Only those lines running from the line that contains "Is the point at 188,293" through the end of the material are to be written out, each exactly as shown.

Stored dataset items

********************

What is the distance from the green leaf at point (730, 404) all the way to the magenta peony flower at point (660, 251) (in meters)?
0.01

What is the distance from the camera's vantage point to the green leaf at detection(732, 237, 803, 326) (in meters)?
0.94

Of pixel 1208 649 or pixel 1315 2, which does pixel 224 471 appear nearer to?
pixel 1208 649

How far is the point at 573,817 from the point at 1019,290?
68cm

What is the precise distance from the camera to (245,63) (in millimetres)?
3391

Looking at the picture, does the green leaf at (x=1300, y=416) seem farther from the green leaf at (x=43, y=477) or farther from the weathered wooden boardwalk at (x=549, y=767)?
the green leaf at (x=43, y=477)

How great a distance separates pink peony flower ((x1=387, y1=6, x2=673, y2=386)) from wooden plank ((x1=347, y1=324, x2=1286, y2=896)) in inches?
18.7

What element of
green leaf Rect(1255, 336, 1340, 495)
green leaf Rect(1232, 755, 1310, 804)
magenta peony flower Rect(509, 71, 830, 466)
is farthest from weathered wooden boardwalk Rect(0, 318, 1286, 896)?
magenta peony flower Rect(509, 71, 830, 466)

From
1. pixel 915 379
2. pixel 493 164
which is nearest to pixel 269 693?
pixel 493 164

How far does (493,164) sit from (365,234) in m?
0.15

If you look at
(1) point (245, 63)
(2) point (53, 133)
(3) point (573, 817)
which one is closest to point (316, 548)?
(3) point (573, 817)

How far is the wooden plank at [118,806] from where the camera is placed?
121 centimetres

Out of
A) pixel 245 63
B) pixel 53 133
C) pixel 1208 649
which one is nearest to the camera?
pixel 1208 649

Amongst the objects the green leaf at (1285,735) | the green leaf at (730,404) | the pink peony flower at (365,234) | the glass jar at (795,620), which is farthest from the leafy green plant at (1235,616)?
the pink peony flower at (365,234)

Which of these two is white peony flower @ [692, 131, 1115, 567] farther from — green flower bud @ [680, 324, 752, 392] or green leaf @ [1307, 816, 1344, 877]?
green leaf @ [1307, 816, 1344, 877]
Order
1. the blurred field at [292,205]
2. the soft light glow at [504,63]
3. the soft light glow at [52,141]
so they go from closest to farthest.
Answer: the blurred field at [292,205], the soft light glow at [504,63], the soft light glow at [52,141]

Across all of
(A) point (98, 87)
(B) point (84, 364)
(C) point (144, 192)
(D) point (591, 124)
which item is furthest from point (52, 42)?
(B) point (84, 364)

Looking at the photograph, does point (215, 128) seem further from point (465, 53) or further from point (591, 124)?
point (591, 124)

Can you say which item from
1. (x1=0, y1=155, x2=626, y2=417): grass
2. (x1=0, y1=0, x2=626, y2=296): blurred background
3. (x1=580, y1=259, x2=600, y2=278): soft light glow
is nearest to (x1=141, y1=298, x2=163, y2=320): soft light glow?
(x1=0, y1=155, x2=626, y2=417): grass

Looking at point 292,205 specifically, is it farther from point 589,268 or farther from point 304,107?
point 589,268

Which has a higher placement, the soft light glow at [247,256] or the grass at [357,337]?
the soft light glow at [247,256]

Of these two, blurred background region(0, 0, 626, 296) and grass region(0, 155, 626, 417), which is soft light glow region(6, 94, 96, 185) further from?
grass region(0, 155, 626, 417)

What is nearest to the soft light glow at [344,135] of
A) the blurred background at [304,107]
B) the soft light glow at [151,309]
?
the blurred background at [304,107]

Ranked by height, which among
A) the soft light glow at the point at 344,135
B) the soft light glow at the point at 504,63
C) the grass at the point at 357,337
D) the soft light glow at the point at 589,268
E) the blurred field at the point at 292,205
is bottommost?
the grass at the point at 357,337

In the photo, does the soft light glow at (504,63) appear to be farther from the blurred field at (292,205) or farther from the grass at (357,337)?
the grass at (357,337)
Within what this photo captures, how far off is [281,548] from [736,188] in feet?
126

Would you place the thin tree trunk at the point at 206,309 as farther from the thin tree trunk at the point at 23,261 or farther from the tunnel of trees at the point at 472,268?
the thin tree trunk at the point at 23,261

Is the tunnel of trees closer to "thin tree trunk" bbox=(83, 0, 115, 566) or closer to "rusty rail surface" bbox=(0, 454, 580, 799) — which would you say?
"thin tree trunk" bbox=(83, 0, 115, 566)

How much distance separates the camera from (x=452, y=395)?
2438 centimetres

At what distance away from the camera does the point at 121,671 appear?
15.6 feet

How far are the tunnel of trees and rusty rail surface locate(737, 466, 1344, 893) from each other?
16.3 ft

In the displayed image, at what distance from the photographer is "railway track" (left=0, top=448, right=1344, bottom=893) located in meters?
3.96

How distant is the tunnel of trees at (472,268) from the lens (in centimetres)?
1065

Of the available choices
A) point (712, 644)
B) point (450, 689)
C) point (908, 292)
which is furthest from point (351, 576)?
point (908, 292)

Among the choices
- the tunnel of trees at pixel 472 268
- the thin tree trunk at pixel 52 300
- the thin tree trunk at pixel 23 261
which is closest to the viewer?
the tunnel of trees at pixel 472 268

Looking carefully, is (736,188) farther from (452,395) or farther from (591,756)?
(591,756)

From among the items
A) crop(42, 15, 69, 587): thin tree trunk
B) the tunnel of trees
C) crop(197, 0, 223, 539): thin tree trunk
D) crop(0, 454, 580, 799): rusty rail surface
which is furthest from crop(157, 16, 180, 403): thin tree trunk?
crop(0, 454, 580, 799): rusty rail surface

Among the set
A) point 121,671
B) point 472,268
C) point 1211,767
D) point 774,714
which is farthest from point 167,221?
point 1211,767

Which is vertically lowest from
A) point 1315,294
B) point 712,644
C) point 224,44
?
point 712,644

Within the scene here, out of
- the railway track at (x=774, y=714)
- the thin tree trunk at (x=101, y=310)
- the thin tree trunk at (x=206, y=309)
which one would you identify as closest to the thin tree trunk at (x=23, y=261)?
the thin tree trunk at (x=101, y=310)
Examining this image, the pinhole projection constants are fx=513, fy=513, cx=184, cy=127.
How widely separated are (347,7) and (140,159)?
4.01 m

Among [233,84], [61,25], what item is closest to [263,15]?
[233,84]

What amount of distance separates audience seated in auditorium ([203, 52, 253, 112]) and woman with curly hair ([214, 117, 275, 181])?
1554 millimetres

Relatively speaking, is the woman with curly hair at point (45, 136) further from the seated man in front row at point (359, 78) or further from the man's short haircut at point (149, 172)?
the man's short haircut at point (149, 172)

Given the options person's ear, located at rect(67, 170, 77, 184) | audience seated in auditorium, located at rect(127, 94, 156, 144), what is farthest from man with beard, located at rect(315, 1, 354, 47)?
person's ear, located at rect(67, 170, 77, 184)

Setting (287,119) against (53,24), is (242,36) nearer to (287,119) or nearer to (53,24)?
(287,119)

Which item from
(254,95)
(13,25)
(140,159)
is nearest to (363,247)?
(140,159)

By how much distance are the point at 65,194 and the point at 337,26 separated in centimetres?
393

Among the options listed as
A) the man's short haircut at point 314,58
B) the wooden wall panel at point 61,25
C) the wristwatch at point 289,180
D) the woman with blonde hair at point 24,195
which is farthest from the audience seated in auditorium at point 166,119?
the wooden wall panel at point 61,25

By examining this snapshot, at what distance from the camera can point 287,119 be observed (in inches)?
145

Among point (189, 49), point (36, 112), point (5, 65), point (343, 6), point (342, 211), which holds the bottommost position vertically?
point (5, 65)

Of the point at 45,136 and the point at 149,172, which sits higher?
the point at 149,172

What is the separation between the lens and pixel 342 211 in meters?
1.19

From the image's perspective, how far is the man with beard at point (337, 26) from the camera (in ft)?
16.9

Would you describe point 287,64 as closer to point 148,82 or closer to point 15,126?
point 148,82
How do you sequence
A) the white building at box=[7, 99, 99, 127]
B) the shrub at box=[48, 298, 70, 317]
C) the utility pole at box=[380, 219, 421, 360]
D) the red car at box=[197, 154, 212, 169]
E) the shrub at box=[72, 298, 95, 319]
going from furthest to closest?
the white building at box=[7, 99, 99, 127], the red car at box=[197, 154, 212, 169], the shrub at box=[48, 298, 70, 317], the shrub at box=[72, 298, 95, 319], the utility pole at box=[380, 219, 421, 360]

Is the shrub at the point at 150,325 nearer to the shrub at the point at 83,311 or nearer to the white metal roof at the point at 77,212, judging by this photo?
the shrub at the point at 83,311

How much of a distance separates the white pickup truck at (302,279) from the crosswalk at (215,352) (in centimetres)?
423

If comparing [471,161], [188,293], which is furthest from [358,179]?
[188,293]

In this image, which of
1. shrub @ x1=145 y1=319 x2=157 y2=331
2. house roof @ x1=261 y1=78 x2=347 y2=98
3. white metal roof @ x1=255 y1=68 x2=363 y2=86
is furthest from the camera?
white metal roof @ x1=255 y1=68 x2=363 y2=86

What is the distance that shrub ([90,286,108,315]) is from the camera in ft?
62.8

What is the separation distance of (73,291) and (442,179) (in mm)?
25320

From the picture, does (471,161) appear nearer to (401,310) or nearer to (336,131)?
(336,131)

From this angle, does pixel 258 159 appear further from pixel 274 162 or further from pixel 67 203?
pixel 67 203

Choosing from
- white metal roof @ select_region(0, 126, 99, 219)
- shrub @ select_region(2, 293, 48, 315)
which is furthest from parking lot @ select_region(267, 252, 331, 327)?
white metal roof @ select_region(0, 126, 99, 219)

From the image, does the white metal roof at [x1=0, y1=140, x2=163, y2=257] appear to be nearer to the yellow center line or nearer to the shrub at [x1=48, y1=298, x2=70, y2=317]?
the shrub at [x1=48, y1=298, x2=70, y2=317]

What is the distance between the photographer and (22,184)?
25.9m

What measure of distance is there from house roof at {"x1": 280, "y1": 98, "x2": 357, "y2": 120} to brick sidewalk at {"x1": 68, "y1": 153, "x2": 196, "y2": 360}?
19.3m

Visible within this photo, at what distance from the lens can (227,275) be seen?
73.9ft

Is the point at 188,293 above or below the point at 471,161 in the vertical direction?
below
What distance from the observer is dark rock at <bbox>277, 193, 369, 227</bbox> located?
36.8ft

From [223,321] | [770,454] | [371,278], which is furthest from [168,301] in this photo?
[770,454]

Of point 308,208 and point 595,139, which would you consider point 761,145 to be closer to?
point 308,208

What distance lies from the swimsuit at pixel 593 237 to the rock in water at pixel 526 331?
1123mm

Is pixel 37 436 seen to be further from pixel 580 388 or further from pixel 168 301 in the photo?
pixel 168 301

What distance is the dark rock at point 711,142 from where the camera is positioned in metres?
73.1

********************

The solution:
Is the point at 188,293 above or below the point at 471,161 in the vertical direction?
below
What distance from the observer is dark rock at <bbox>277, 193, 369, 227</bbox> located?
36.8ft

From [223,321] | [770,454] | [371,278], which is furthest from [168,301] in this photo?
[770,454]

Of point 308,208 and point 595,139, which would you consider point 761,145 to be closer to?
point 308,208

What distance lies from the swimsuit at pixel 593 237 to the rock in water at pixel 526 331?
1123mm

Is pixel 37 436 seen to be further from pixel 580 388 or further from pixel 168 301 in the photo?
pixel 168 301

What distance is the dark rock at point 711,142 from where the camera is positioned in metres?
73.1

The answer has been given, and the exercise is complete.